El primer afroamericano que ha llegado a la cumbre del poder de la todavía poderosa unión americana deja la Presidencia, según Gallup, con un 56% de aceptación superando al mismísimo Ronald Reagan que junto con el Papa Juan Pablo II fueron los dos artífices para desmantelar el comunismo y el bloque soviético.

A COLACIÓN
Se va, se va… se fue. La política del palo y la zanahoria fue aplicada más que nunca por la administración Obama, así de taciturna como él, te daba la mano y por detrás el garrotazo.

Una sonrisita y venía una persecución a los inmigrantes, la emigración en México llegó a tasa cero: Son regresados más migrantes de los que logran cruzar y quedarse en el traspatio.

Un beso afectuosísimo para “su amiga” la canciller alemana Angela Merkel, aunque los servicios secretos estadounidenses la espiasen hasta por debajo de la cama; un abrazo distendido para la foto, captado en alguna cumbre, de tantas que hay en el año para demostrar la empatía del nuevo inquilino en Washington y después sendas multas para las empresas europeas operantes en territorio norteamericano.

La peor política y el peor político que hay es el que te da la mano y por detrás te encaja la daga, el que no se define y duda tanto por posicionarse que nunca terminas por conocerle. No sabes si ha sido bueno del todo o malo mucho más. Así ha sido Obama.

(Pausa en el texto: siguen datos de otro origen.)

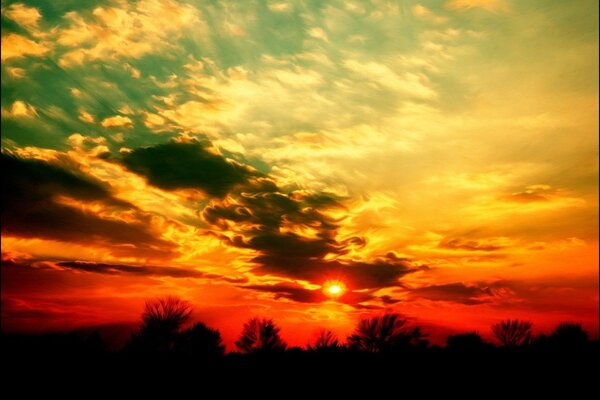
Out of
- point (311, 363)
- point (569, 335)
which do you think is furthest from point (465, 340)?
point (311, 363)

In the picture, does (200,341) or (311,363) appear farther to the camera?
(200,341)

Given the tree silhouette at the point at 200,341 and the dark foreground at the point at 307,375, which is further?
the tree silhouette at the point at 200,341

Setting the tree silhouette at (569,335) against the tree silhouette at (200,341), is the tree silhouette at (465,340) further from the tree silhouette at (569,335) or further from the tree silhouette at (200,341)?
the tree silhouette at (200,341)

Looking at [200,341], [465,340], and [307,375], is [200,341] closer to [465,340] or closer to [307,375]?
[307,375]

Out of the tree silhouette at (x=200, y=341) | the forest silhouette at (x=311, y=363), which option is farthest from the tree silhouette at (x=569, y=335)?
the tree silhouette at (x=200, y=341)

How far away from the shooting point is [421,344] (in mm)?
17672

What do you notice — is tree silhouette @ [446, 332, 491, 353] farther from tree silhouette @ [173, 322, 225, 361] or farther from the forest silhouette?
tree silhouette @ [173, 322, 225, 361]

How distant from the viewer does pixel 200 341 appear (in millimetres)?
20594

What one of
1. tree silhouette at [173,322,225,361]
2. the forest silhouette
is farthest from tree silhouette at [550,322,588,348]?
tree silhouette at [173,322,225,361]

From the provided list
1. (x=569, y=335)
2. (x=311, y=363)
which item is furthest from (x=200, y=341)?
(x=569, y=335)

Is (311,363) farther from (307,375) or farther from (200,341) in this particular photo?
(200,341)

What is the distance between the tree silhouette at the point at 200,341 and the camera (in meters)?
18.1

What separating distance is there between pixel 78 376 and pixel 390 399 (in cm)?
859

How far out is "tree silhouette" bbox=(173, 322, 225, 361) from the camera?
18.1 meters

Pero, insisto, en el juicio final a él le beneficiará que su predecesor es de los que van de malotes por la vida, el tipo que prefiere gritarte en tu cara o por Twitter aquello de “No way”, la palabra matona antes que el pensamiento calibrado. Con Trump ya sabemos de qué va, con Obama nunca lo supimos.

¿Momentos estelares? Le reconozco haberle bajado dos rayitas a la tensión con Irán en el tema nuclear y reconciliarse con Cuba (sin exigirle democracia). Le reprocho su falta de tacto con el tema de Siria y Rusia.

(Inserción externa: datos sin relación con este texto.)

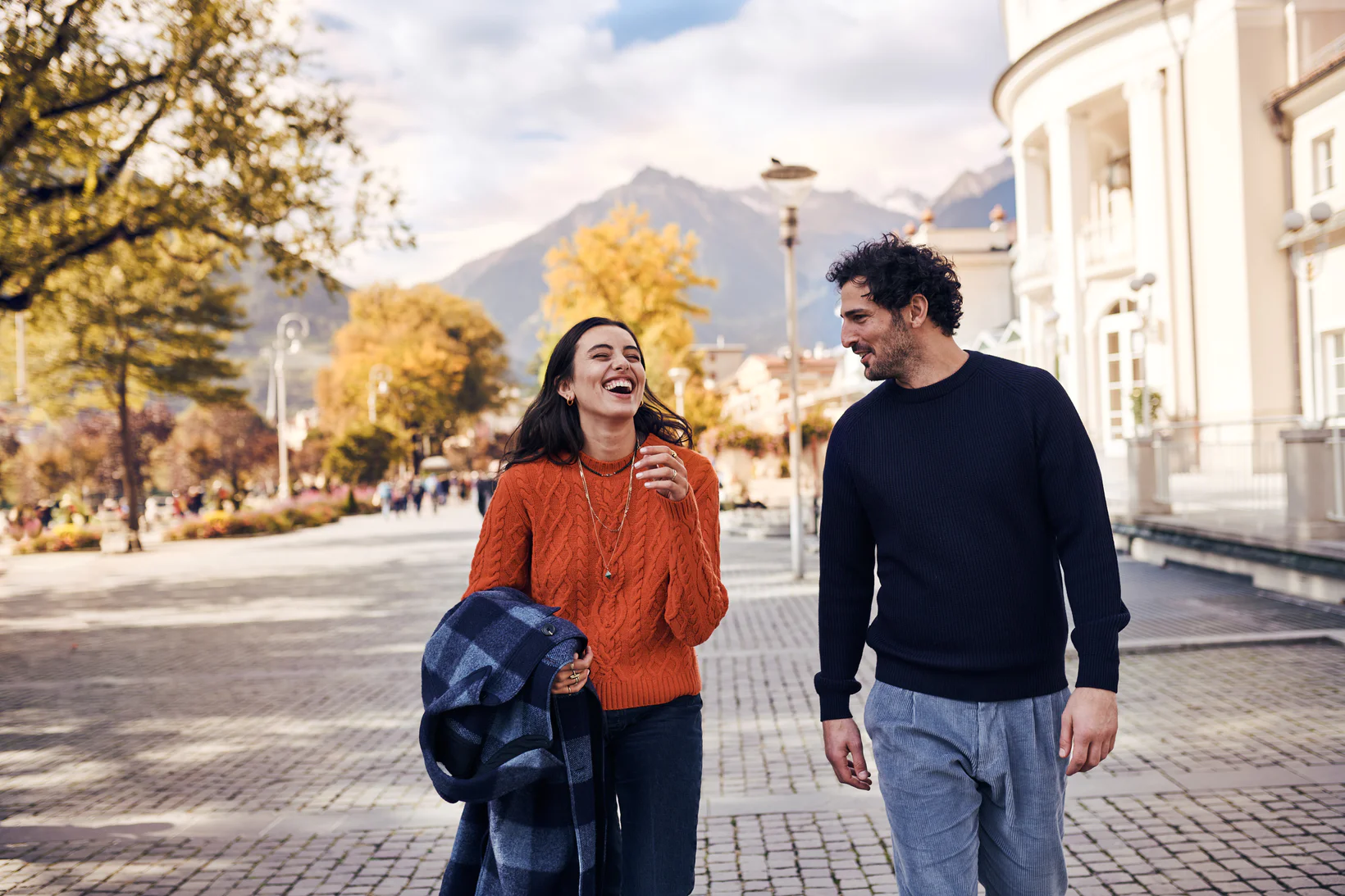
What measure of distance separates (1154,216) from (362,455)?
114ft

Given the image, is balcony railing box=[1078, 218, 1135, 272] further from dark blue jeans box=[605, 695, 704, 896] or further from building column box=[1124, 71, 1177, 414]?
dark blue jeans box=[605, 695, 704, 896]

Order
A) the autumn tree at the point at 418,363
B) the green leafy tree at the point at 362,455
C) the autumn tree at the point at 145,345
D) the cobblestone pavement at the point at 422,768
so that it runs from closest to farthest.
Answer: the cobblestone pavement at the point at 422,768, the autumn tree at the point at 145,345, the green leafy tree at the point at 362,455, the autumn tree at the point at 418,363

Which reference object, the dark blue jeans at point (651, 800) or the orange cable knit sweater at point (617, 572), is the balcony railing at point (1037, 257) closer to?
the orange cable knit sweater at point (617, 572)

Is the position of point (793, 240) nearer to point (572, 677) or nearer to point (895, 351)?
point (895, 351)

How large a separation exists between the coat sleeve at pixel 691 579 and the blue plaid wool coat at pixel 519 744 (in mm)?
302

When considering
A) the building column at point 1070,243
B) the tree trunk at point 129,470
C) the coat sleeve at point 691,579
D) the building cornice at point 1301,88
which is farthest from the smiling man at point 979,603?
the tree trunk at point 129,470

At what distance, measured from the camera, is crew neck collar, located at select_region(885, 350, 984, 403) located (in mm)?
2408

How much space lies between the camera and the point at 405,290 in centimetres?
7538

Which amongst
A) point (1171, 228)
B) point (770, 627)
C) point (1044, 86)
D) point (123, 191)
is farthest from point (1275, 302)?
point (123, 191)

Le faltaron luces cortas y largas con Vladimir Putin, a él se lo debió llevar a comer hamburguesas en lugar de a Dimitry Medvedev; su golpe de efecto degustando distendidamente unas hamburguesas “del infierno” en 2010 en Arlington en compañía del entonces presidente ruso quedó diluido con el tiempo porque la enigmática personalidad de Putin “del hacerlo ya” chocó inmediatamente con las eternas vacilaciones de su homólogo estadounidense disfrazado de pacifista. Se va, se va… se fue.